Note: k_j includes BOTH frozen context keys and decision token keys.
The gradient for W_q depends on the frozen context keys through the
attention weights α_{ij}. So the gradient "knows" about the context
through the attention pattern — it just can't change the context keys
themselves.

**This is exactly what we want**: adjust the query projection so the
model attends to the right parts of the context to produce the desired
behavior. The context is the fixed stimulus; the response is what we're
training.

## Connection to the Anthropic Method

The Anthropic instruction-stripping method works through this exact
mechanism:

1. With instructions (surfaced memories): the context includes behavioral
   guidance. The model produces good behavior partly because of these
   instructions.
2. Strip instructions: remove the guidance from the context. The decision
   tokens (good behavior) remain as training targets.
3. Train: the gradient adjusts W_q and response weights so the model
   produces the good behavior even without the instruction context.

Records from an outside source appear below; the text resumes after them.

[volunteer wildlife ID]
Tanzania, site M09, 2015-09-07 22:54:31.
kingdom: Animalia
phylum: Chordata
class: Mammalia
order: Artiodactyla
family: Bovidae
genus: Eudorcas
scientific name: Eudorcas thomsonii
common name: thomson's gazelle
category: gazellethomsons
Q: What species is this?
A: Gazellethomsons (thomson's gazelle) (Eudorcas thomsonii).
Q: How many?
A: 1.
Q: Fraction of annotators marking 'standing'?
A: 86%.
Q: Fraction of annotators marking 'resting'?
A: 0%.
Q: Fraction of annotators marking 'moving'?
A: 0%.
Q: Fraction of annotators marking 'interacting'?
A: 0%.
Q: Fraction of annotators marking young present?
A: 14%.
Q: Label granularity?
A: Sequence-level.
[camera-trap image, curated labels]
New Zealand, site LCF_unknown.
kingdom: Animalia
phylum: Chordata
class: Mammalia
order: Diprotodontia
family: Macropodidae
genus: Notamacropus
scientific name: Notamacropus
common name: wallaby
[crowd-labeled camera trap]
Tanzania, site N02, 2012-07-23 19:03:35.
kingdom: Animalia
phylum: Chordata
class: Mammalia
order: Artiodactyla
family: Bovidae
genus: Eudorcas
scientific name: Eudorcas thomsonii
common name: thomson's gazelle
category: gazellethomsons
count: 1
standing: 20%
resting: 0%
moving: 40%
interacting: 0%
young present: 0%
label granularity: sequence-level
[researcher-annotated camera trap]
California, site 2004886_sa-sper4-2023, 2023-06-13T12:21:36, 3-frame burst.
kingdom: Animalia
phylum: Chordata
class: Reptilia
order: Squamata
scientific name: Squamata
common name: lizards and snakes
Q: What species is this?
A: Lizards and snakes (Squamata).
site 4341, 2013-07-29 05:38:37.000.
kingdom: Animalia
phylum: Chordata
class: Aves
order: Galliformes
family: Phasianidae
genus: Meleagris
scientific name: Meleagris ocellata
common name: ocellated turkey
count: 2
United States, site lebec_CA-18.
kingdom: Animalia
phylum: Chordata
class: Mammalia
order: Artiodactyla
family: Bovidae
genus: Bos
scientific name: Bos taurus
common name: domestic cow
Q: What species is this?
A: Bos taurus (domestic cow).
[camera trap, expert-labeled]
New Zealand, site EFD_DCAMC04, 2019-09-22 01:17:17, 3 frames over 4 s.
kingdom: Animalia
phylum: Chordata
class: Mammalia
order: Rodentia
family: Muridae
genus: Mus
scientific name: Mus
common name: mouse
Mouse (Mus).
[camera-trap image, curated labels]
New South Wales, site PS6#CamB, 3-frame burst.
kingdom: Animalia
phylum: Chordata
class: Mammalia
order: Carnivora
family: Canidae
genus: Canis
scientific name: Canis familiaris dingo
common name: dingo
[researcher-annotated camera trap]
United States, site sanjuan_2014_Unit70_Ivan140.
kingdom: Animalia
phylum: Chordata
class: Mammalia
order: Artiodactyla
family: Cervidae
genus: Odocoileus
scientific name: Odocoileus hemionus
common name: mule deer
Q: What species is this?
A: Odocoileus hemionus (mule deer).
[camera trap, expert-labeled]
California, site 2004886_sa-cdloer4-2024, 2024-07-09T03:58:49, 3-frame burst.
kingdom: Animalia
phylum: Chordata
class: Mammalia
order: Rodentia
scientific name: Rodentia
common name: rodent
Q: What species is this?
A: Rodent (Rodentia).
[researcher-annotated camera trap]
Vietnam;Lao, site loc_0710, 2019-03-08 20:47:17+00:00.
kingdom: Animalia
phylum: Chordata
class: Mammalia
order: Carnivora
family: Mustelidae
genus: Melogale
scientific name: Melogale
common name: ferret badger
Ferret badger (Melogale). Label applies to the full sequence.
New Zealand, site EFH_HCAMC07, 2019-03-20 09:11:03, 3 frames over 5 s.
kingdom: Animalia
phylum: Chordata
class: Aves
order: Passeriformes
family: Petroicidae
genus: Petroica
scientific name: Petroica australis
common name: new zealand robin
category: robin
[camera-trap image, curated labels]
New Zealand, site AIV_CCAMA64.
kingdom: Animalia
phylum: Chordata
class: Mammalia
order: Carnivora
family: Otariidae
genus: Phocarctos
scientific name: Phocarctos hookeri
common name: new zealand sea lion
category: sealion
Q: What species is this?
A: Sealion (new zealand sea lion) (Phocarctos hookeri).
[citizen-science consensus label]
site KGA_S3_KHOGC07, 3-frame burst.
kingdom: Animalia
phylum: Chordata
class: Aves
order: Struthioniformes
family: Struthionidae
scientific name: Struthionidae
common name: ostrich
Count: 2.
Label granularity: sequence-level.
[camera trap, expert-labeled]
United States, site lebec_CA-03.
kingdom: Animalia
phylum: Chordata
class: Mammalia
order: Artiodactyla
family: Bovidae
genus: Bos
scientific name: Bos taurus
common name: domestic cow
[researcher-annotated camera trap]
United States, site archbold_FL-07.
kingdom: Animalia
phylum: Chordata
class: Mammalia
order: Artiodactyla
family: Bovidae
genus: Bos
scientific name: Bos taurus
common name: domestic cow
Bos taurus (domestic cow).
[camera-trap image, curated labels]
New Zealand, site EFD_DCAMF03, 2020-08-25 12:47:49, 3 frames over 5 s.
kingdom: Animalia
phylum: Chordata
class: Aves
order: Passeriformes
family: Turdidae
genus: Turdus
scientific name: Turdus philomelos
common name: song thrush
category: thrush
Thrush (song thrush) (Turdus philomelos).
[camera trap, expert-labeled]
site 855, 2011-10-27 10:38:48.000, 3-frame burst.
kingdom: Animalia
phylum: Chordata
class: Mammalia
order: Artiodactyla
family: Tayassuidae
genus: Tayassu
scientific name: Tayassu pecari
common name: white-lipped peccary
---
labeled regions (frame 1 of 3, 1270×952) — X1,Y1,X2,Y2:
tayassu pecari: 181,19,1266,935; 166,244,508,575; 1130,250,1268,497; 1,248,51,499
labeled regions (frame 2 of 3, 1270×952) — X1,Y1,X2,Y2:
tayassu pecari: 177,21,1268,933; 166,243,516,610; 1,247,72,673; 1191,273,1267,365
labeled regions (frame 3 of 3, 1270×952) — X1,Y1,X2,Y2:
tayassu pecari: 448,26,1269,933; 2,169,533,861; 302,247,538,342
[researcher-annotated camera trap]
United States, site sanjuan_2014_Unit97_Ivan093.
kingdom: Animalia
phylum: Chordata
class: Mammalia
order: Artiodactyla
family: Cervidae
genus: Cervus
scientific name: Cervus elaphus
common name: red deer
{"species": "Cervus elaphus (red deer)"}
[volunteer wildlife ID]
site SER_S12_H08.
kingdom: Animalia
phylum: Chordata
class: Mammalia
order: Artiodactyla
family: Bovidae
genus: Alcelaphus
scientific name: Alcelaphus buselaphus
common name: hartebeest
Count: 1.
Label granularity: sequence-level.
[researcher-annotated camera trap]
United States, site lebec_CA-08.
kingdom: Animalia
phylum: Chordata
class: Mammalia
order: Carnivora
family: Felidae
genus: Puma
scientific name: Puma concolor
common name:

The gradient says: "given a context WITHOUT the instructions, adjust the
query projections so you attend to the same patterns in the context that
the instructions helped you notice."

The disposition moves from the instructions (in context) to the weights
(in W_q and downstream projections). The model learns to "see" what the
instructions pointed at, without needing the instructions.

This is why it works even with frozen context: the change is in HOW the
model looks at context, not in what the context contains.